Task brief: Turn the lines of the items below into a numbered list, skipping blank lines. Leave the pictures out of your answer.

Stored items:
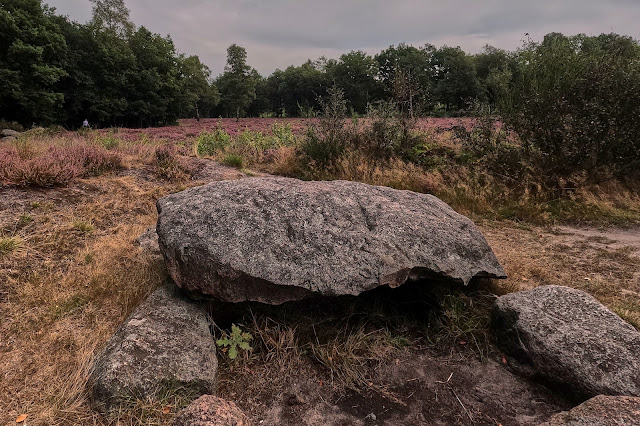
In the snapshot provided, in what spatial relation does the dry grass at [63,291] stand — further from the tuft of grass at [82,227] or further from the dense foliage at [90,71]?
the dense foliage at [90,71]

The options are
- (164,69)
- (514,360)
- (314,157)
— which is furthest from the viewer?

Answer for the task:
1. In the snapshot provided, in what spatial relation does the dry grass at [63,291] stand — further from the tuft of grass at [82,227] or further from the dense foliage at [90,71]?
2. the dense foliage at [90,71]
3. The options are
4. - (164,69)
5. - (514,360)
6. - (314,157)
7. — which is furthest from the viewer?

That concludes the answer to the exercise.